SOURCE DOCUMENT:
══════

All of lore.kernel.org
 help / color / mirror / Atom feed
From: Alexey Kardashevskiy <aik@ozlabs.ru>
To: "Michael S. Tsirkin" <mst@redhat.com>
Cc: "qemu-devel@nongnu.org" <qemu-devel@nongnu.org>
Subject: Re: [Qemu-devel] vhost-net issue: does not survive reboot on ppc64
Date: Tue, 24 Dec 2013 14:09:07 +1100	[thread overview]
Message-ID: <52B8FAD3.4010606@ozlabs.ru> (raw)
In-Reply-To: <20131223162426.GA1491@redhat.com>

On 12/24/2013 03:24 AM, Michael S. Tsirkin wrote:
> On Mon, Dec 23, 2013 at 02:01:13AM +1100, Alexey Kardashevskiy wrote:
>> On 12/23/2013 01:46 AM, Alexey Kardashevskiy wrote:
>>> On 12/22/2013 09:56 PM, Michael S. Tsirkin wrote:
>>>> On Sun, Dec 22, 2013 at 02:01:23AM +1100, Alexey Kardashevskiy wrote:
>>>>> Hi!

══════

PROBLEMS TO SOLVE:
[1] Decide whether each statement agrees with the mailing list message, answering yes or no and quoting the words that settle it: (a) The message was addressed to Michael S. Tsirkin. (b) The subject line concerns a vhost-net problem on x86. (c) The message is dated on a Monday.
[2] Reproduce the stretch of the records from the line containing "How much distance" through the line containing "77839 millimetres", with "distance" renamed to "separation" and nothing else altered.
The mailing list message has no connection to the records.

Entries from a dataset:
══════

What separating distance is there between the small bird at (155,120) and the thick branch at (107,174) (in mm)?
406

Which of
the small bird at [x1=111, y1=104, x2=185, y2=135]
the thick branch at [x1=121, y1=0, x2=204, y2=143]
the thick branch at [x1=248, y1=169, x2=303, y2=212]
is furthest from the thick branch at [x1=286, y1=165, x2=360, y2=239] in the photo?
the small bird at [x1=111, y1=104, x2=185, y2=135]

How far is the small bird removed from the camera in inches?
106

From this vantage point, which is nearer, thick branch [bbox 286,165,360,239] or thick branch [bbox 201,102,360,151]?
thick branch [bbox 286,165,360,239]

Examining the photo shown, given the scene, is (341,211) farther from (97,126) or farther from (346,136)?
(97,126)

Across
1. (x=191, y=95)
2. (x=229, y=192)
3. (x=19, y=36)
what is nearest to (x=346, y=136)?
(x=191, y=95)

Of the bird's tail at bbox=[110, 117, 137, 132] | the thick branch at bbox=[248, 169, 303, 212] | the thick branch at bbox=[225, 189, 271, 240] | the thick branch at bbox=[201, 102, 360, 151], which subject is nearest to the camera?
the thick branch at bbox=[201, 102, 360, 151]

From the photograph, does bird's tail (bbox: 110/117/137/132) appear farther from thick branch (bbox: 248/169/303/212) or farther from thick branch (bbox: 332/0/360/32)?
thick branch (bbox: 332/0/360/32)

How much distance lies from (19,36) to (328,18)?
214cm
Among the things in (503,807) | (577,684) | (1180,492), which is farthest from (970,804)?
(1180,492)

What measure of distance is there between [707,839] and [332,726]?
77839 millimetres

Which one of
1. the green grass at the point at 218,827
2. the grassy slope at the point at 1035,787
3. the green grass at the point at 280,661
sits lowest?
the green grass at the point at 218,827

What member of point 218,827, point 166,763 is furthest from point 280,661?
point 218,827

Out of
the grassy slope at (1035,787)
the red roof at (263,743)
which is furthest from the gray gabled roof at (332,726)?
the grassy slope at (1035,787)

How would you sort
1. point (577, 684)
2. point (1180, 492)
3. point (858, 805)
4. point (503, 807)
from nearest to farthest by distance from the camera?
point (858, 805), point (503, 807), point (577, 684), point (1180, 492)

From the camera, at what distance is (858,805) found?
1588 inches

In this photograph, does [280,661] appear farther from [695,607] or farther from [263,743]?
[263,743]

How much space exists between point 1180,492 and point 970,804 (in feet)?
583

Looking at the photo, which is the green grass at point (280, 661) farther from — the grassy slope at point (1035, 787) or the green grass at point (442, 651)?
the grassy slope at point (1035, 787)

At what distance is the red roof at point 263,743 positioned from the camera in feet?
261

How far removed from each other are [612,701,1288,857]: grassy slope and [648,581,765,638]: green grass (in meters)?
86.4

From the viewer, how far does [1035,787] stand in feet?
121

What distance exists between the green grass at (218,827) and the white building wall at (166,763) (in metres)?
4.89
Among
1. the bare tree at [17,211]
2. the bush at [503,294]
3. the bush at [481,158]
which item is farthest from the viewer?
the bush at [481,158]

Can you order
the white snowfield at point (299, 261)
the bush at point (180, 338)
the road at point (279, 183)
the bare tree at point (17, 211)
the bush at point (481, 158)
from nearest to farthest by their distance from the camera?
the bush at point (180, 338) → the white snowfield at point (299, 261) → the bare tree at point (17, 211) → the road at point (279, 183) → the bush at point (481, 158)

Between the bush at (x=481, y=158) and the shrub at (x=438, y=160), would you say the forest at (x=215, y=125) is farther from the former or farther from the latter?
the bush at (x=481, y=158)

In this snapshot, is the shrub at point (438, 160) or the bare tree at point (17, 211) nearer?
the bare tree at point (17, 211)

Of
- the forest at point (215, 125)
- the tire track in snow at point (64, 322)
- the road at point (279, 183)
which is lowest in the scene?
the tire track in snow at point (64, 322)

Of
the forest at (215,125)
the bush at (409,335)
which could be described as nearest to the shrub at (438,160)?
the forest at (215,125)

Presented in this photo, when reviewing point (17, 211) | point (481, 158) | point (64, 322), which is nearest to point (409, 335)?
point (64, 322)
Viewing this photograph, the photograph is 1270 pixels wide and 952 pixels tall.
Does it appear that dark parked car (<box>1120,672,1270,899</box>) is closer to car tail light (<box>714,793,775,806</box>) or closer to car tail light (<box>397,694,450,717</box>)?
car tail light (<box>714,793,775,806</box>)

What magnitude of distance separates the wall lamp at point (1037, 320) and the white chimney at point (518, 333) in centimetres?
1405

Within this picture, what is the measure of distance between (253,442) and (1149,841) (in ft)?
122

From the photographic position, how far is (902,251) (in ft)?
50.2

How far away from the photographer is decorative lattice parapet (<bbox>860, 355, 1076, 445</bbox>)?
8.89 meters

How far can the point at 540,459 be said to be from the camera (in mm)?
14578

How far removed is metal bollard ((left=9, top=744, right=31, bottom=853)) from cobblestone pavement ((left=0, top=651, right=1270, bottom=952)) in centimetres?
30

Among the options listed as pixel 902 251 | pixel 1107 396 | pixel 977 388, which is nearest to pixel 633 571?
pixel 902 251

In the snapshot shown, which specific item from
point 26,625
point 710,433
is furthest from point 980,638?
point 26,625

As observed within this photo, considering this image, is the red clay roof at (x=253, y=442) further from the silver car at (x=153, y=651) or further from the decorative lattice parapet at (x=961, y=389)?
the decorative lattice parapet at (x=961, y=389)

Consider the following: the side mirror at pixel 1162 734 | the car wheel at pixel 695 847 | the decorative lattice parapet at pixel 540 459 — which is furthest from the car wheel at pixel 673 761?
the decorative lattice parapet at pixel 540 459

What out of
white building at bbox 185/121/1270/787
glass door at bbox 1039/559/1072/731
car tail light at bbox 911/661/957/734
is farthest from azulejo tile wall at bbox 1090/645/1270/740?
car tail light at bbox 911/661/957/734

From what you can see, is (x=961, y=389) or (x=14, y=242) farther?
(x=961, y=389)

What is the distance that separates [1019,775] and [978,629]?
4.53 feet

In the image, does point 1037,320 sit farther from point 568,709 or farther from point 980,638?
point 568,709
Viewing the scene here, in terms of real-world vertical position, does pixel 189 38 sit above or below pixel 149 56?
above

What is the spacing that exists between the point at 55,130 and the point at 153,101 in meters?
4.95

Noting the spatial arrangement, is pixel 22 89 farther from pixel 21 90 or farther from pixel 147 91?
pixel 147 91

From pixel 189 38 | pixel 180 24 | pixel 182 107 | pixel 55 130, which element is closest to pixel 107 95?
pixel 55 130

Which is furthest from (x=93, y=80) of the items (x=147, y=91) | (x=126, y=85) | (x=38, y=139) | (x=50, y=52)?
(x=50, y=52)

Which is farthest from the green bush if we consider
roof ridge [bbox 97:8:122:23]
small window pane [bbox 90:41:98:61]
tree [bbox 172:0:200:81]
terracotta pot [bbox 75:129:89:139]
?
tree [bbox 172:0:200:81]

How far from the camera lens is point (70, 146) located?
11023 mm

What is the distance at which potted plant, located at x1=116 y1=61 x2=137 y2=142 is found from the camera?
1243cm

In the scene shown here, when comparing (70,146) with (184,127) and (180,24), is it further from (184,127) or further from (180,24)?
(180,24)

══════

EXPECTED RESULTS:
[1]
(a) Yes: "To: "Michael S. Tsirkin" <mst@redhat.com>"
(b) No: "vhost-net issue: does not survive reboot on ppc64"
(c) No: "Tue, 24 Dec 2013 14:09:07 +1100"

[2]
How much separation lies from (19,36) to (328,18)?
214cm
Among the things in (503,807) | (577,684) | (1180,492), which is farthest from (970,804)?
(1180,492)

What measure of separation is there between [707,839] and [332,726]?
77839 millimetres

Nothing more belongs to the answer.